Aggregate functions allow us to group multiple rows of data by some defining characteristic of the group, such as job department or month, so that summary statistics about the group (averages, totals, maximums etc.) can be calculated. The output is a single value which is based on the set of values in the source data.
There are five aggregate functions, namely; SUM, AVG, MIN, MAX and COUNT.
These aggregate functions are used in conjunction with the GROUP BY and HAVING clauses as part of our SELECT statement.
The GROUP BY clause will divide the rows of a table into groups that have identical values in one or more columns.
- Group by X means put all those with the same value for X in the same row.

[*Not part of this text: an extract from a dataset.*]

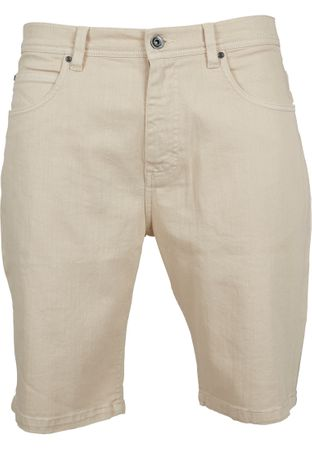 Urban Classics Stretch Twill Shorts in sand von W30-W38 – Bild 2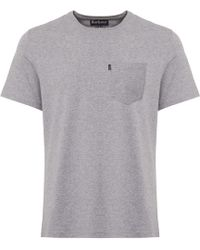 Barbour - Essential Pocket T-shirt - Lyst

- Group by X, Y put all those with the same values for both X and Y in the same row.
If the GROUP BY clause is omitted when an aggregate function is used, then the entire table is considered as one group, and the function displays a single value for the entire table.
The HAVING clause performs the same function as the WHERE clause, but with aggregate values. A query can contain both a WHERE clause and a HAVING clause.
Together, fits into the SELECT expression in the following manner.
SELECT column-name1 [,column-name2]
FROM table-name
WHERE search-condition
GROUP BY column-name1 [,column-name2]
HAVING some-condition
ORDER BY column-name1 [DESC] [,column-name2] [DESC]
Having vs. Where
The WHERE clause is applied first to the individual rows in the tables. Only the rows that meet the conditions in the WHERE clause go on to be grouped.
The HAVING clause is then applied to the rows in the result set to filter values in the GROUP BY clause. Only the groups that meet the HAVING conditions appear in the query output.
Breaking GROUP BY down conceptually
- The GROUP BY partitions the table records into groups. Each group has the same set of values for the column(s) specified in the GROUP BY clause.
- The aggregates then operate on any of the columns specified, with the aggregate function calculated over the rows in the partitioned group.
- The result then consists of one row per group: the GROUP BY column values, plus the associated calculated aggregated values.